Additional Benefits to Expire
Due to inaction by Congress, many of the 2.9 million Texans that are unemployed due to the pandemic are about to lose the $600 weekly additional benefits that were authorized by Congress several weeks ago. The benefits are due to expire on July 31st, and the US House has approved an extension of the benefits, but the US Senate has yet to take up consideration of the extension of the benefits. Senator Ted Cruz has flatly said he opposes the extension of the $600 in benefits, while Senator Cornyn simply said he is in favor of unemployment benefits, but has not specifically addressed the additional $600 payments. Republicans in Congress say the extra $600 is a disincentive to seeking employment. Many economists say the loss in the additional $600 payments will hinder an economic recovery since so many Texans will have less money to spend.

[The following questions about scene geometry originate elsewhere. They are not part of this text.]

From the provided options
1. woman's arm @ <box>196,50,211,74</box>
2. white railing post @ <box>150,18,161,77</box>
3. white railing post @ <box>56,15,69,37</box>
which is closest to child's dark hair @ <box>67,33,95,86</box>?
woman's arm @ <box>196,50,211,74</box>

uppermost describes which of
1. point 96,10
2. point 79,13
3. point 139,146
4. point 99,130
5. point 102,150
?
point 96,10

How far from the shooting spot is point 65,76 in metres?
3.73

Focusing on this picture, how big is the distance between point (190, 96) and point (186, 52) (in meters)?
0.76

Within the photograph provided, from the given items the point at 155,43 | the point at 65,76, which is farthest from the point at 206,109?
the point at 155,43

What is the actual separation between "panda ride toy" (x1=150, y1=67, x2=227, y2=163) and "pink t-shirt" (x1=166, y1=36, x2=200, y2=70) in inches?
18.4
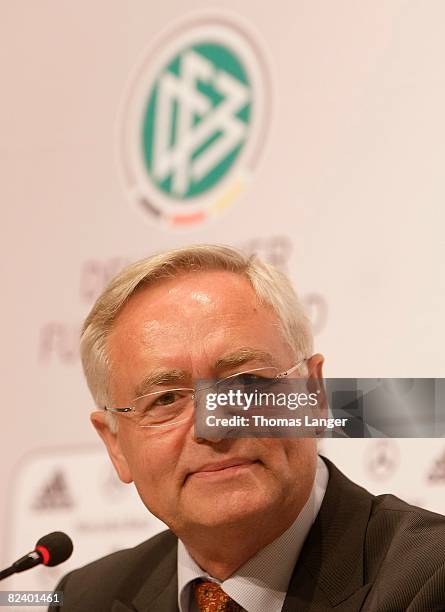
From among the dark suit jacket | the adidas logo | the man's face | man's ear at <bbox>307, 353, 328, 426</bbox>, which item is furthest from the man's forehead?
the adidas logo

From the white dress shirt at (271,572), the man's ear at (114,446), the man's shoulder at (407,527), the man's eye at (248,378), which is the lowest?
the white dress shirt at (271,572)

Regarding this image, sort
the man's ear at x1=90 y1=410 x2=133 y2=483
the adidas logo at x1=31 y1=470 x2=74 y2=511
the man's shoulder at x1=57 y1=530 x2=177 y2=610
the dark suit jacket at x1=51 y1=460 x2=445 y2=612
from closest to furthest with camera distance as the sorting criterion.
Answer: the dark suit jacket at x1=51 y1=460 x2=445 y2=612 → the man's ear at x1=90 y1=410 x2=133 y2=483 → the man's shoulder at x1=57 y1=530 x2=177 y2=610 → the adidas logo at x1=31 y1=470 x2=74 y2=511

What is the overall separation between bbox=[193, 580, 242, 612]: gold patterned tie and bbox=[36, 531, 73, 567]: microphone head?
10.3 inches

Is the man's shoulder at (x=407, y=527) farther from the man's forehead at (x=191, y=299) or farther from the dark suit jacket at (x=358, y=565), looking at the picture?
the man's forehead at (x=191, y=299)

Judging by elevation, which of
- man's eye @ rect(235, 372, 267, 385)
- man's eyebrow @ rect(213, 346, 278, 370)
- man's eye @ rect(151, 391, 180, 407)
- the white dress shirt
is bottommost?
the white dress shirt

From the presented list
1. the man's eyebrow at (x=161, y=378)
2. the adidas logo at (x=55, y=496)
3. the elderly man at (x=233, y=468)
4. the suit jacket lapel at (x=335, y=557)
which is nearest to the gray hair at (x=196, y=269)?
the elderly man at (x=233, y=468)

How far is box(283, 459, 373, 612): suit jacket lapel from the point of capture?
1327mm

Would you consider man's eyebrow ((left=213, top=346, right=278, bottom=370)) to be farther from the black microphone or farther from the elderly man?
the black microphone

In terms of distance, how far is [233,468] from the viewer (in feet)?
4.32

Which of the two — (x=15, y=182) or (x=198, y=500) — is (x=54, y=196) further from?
(x=198, y=500)

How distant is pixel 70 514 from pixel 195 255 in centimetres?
87

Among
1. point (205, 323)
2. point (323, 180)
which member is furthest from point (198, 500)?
point (323, 180)

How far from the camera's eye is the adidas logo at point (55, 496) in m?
2.10

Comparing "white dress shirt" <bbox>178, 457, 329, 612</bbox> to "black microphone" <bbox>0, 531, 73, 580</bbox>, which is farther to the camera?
"black microphone" <bbox>0, 531, 73, 580</bbox>
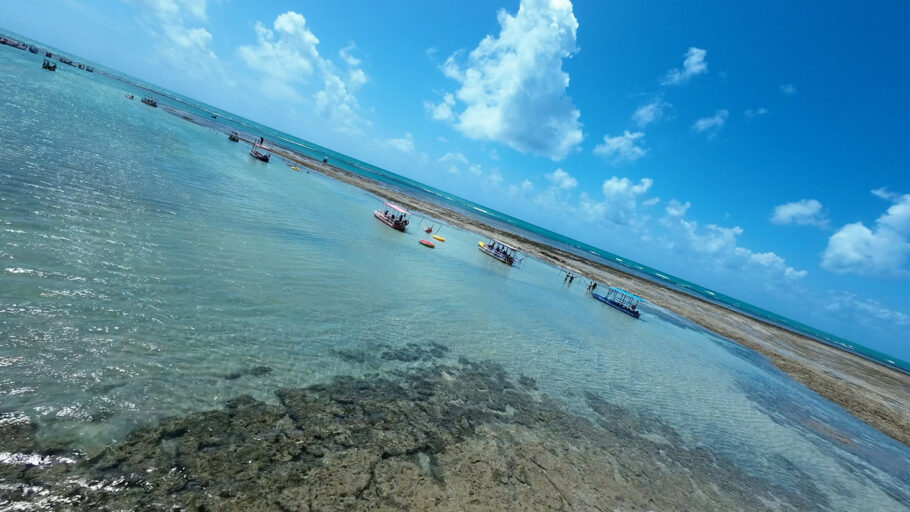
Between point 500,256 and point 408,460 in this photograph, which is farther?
point 500,256

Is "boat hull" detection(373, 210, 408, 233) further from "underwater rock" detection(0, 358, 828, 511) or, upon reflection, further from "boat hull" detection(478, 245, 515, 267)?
"underwater rock" detection(0, 358, 828, 511)

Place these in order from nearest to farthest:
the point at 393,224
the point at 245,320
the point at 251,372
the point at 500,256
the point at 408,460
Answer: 1. the point at 408,460
2. the point at 251,372
3. the point at 245,320
4. the point at 393,224
5. the point at 500,256

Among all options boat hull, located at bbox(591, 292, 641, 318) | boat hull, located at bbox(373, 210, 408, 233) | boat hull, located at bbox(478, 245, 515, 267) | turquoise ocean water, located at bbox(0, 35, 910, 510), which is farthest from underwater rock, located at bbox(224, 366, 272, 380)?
boat hull, located at bbox(591, 292, 641, 318)

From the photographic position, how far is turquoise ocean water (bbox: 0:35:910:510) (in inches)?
366

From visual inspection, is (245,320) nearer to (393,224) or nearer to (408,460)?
(408,460)

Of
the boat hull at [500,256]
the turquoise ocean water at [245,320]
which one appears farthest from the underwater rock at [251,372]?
the boat hull at [500,256]

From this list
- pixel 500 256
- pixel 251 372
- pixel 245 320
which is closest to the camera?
pixel 251 372

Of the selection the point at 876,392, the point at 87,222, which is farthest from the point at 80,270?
the point at 876,392

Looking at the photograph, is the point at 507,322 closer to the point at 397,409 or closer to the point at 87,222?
the point at 397,409

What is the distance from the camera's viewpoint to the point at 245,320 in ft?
44.0

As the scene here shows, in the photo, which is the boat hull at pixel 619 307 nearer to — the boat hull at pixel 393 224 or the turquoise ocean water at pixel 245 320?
the turquoise ocean water at pixel 245 320

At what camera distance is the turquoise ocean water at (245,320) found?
9305 millimetres

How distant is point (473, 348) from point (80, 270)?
15.7 meters

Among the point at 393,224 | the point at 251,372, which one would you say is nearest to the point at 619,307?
the point at 393,224
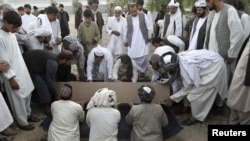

Doctors in Houston, Austin Say Hospitalizations Leveling Out
Here is some good news, for a change. New data from the Texas Medical Center in Houston show hospitalizations in the Houston area due to Covid infections are starting to level out, and even decrease in some hospitals. And, medical officials there say there are still hundreds of available beds for Covid patients. Same story in Austin. In Austin-Travis County, Covd case numbers and hospitalizations are declining. After making the Austin convention center available for hospitalizations if area hospitals reached capacity, city leaders say that may not be needed after all. All three of the major health system operators in the Austin area — Seton, St. David’s and Baylor Scott & White, say that at least 25% of their beds are still available, as are 17% of ICU beds.